** Requirement **
All lines from the one with "How great is" to the end need to be copied exactly, with nothing before them.
++++ Provided material
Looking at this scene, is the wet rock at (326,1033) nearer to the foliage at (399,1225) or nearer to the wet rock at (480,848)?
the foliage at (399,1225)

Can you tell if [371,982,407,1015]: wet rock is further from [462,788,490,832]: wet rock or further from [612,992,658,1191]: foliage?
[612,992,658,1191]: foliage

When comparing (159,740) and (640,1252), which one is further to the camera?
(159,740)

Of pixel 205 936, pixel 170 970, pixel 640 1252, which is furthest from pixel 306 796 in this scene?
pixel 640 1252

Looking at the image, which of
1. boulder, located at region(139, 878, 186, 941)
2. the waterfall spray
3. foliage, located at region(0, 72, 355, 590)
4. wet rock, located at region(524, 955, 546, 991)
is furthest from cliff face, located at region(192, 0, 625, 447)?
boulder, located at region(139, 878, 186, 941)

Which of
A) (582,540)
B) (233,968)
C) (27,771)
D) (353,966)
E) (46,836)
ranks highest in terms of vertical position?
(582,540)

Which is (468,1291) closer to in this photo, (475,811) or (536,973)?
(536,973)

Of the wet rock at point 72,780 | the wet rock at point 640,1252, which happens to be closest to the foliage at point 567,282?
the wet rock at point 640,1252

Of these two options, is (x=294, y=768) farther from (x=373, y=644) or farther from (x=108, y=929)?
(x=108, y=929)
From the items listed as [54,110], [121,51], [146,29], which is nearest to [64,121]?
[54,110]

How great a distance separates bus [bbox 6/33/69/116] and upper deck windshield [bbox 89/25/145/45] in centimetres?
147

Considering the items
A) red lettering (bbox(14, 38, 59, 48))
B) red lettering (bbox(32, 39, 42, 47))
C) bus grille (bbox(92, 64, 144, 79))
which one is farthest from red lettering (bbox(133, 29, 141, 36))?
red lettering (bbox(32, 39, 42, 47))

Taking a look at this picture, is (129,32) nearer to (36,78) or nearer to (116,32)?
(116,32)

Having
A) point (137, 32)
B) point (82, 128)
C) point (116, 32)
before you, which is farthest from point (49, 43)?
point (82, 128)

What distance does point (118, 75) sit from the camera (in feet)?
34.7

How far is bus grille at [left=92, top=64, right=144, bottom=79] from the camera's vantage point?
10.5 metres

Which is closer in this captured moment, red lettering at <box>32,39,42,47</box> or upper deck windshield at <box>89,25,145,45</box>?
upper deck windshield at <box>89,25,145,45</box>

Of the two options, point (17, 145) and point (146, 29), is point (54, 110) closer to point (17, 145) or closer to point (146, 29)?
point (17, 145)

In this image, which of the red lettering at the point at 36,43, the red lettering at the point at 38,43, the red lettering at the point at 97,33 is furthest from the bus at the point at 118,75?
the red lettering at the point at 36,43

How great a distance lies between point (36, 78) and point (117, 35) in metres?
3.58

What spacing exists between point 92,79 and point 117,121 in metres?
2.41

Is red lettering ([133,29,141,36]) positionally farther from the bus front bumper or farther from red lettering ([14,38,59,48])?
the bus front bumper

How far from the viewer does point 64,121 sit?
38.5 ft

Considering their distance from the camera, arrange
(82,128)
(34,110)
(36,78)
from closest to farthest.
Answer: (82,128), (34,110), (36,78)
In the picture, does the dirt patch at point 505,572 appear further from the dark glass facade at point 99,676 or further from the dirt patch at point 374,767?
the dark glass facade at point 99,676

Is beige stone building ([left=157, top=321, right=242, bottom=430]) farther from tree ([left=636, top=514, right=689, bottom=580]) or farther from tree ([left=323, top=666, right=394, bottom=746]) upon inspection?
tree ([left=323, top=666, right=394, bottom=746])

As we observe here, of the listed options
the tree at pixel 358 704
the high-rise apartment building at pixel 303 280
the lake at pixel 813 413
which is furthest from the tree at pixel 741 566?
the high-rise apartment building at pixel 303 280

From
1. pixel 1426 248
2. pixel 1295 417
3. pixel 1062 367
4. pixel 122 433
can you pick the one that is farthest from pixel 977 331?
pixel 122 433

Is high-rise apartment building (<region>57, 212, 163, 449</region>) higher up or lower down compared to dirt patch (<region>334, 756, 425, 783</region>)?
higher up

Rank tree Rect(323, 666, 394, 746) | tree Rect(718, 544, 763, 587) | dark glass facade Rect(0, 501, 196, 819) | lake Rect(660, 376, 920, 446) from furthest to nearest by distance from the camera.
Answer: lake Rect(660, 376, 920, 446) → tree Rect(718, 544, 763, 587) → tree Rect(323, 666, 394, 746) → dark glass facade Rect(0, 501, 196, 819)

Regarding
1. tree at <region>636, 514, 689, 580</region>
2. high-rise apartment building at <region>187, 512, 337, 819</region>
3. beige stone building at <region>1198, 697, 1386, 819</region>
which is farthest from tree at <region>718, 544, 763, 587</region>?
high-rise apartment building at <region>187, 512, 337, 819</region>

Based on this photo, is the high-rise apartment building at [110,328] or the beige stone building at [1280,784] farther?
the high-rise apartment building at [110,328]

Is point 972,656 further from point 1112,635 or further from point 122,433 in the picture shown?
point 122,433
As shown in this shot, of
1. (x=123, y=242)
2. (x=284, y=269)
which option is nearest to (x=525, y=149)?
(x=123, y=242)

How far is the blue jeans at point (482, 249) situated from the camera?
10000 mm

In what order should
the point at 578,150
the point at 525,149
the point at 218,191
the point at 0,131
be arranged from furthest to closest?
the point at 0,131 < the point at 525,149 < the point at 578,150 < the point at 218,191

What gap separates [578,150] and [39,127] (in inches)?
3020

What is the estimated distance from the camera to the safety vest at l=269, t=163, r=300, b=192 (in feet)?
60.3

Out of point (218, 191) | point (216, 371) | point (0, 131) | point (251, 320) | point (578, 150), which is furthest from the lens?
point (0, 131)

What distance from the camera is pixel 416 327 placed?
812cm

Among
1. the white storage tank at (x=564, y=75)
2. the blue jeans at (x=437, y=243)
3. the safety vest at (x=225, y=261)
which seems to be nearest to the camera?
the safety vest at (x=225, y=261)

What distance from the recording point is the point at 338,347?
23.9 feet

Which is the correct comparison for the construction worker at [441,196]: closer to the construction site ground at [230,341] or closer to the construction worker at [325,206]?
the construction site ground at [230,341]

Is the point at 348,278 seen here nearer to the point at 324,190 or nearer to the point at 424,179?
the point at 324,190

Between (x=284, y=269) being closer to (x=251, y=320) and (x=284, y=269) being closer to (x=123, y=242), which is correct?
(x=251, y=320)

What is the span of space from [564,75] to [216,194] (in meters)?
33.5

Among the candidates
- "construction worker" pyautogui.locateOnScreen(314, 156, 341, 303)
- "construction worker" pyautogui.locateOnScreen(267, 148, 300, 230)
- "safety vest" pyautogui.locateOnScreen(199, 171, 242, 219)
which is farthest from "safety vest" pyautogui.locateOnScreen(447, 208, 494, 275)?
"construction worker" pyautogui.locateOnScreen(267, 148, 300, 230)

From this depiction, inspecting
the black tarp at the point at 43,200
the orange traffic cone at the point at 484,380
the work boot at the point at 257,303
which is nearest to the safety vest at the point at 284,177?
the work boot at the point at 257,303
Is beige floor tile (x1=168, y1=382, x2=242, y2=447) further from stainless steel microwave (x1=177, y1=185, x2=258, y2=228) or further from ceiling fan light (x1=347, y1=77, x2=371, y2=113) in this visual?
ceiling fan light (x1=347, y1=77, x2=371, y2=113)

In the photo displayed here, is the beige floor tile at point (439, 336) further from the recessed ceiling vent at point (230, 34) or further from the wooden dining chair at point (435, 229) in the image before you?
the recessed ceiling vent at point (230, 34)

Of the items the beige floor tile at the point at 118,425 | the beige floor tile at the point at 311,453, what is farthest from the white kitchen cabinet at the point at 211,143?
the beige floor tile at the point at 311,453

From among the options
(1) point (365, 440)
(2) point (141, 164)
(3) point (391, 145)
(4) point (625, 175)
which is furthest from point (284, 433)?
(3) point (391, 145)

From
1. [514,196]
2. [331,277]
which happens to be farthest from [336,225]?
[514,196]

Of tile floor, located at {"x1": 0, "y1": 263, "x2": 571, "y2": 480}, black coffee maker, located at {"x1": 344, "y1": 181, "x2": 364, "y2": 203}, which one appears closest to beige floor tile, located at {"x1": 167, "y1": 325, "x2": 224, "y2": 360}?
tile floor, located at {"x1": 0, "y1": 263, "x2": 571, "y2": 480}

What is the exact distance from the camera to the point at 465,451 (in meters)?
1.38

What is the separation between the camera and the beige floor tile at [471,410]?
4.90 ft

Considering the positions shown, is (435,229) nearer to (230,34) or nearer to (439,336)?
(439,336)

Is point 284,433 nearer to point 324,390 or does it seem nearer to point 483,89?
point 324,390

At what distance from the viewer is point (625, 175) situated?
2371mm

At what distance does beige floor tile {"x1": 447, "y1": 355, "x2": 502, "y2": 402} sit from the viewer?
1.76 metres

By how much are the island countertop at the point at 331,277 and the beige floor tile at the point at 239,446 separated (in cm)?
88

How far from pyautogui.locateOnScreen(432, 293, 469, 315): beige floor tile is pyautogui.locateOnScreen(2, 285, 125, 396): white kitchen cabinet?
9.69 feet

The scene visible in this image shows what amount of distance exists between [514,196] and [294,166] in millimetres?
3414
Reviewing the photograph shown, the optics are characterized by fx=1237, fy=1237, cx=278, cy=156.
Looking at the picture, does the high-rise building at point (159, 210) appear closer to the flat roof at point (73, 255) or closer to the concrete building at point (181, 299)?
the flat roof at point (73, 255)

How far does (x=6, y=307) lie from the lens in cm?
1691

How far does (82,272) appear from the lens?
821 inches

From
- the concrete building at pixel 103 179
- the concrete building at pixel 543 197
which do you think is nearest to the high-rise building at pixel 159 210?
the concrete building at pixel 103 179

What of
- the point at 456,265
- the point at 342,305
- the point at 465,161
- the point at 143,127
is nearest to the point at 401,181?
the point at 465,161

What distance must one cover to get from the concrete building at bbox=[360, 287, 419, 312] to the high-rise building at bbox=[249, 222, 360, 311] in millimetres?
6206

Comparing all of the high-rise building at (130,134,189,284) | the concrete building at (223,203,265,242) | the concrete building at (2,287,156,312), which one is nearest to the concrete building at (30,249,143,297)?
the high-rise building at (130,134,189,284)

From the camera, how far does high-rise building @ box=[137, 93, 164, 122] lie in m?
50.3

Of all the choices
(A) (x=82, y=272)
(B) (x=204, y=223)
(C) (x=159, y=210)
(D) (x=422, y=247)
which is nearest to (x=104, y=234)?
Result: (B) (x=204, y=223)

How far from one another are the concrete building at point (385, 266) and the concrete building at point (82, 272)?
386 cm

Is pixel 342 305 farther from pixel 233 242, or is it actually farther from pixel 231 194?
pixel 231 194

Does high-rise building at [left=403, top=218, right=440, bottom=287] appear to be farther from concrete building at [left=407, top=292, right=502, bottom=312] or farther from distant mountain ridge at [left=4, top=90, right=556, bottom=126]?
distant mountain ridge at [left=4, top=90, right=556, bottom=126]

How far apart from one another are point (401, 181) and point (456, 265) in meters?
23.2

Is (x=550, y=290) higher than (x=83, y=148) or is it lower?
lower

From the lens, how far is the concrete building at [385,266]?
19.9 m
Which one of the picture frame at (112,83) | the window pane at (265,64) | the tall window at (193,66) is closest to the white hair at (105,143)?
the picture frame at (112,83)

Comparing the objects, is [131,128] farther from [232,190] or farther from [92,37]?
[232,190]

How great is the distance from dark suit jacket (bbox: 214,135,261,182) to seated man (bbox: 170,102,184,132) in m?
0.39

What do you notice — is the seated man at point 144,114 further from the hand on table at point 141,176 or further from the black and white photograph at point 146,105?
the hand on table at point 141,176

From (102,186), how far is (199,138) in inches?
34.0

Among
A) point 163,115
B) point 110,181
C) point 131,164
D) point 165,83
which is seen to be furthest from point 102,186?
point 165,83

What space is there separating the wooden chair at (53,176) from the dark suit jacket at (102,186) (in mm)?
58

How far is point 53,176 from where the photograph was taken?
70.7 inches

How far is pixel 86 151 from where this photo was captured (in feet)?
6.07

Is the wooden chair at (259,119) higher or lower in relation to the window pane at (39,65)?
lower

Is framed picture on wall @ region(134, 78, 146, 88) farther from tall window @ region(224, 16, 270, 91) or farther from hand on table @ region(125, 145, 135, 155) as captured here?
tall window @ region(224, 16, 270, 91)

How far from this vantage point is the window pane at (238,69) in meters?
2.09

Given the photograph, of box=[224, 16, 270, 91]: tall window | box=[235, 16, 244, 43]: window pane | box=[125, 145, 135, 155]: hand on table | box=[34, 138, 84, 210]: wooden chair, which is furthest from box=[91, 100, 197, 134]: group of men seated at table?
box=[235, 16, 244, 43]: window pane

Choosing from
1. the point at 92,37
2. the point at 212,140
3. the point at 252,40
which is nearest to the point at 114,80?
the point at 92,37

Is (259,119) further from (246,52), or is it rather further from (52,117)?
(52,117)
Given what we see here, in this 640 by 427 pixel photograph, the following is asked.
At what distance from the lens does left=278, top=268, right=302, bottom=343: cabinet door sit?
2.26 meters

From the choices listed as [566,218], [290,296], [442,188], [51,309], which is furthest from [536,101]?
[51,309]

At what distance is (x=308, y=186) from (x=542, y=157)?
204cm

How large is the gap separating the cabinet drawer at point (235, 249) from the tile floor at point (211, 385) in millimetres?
++++++++
** The solution **
How great is the distance from dark suit jacket (bbox: 214,135,261,182) to seated man (bbox: 170,102,184,132) in m?
0.39

What do you notice — is the seated man at point 144,114 further from the hand on table at point 141,176 or further from the black and white photograph at point 146,105?
the hand on table at point 141,176

From (102,186), how far is (199,138) in inches?
34.0

Among
A) point 163,115
B) point 110,181
C) point 131,164
D) point 165,83
which is seen to be furthest from point 102,186?
point 165,83

What space is there separating the wooden chair at (53,176) from the dark suit jacket at (102,186) (in mm)?
58

How far is point 53,176 from where the photograph was taken?
70.7 inches

How far is pixel 86 151 from where this photo was captured (in feet)?
6.07

Is the wooden chair at (259,119) higher or lower in relation to the window pane at (39,65)?
lower

Is framed picture on wall @ region(134, 78, 146, 88) farther from tall window @ region(224, 16, 270, 91) or farther from hand on table @ region(125, 145, 135, 155) as captured here?
tall window @ region(224, 16, 270, 91)

How far from this vantage point is the window pane at (238,69) in meters?
2.09

Given the photograph, of box=[224, 16, 270, 91]: tall window | box=[235, 16, 244, 43]: window pane | box=[125, 145, 135, 155]: hand on table | box=[34, 138, 84, 210]: wooden chair, which is furthest from box=[91, 100, 197, 134]: group of men seated at table?
box=[235, 16, 244, 43]: window pane

Choosing from
1. the point at 92,37
2. the point at 212,140
3. the point at 252,40
which is nearest to the point at 114,80?
the point at 92,37

Is (259,119) further from (246,52), or is it rather further from (52,117)?
(52,117)
Given what we see here, in this 640 by 427 pixel photograph, the following is asked.
At what distance from the lens does left=278, top=268, right=302, bottom=343: cabinet door sit?
2.26 meters

From the choices listed as [566,218], [290,296], [442,188], [51,309], which is furthest from [536,101]?
[51,309]

At what distance is (x=308, y=186) from (x=542, y=157)?
204cm

How large is the gap separating the cabinet drawer at point (235, 249) from the tile floor at point (211, 385) in millimetres?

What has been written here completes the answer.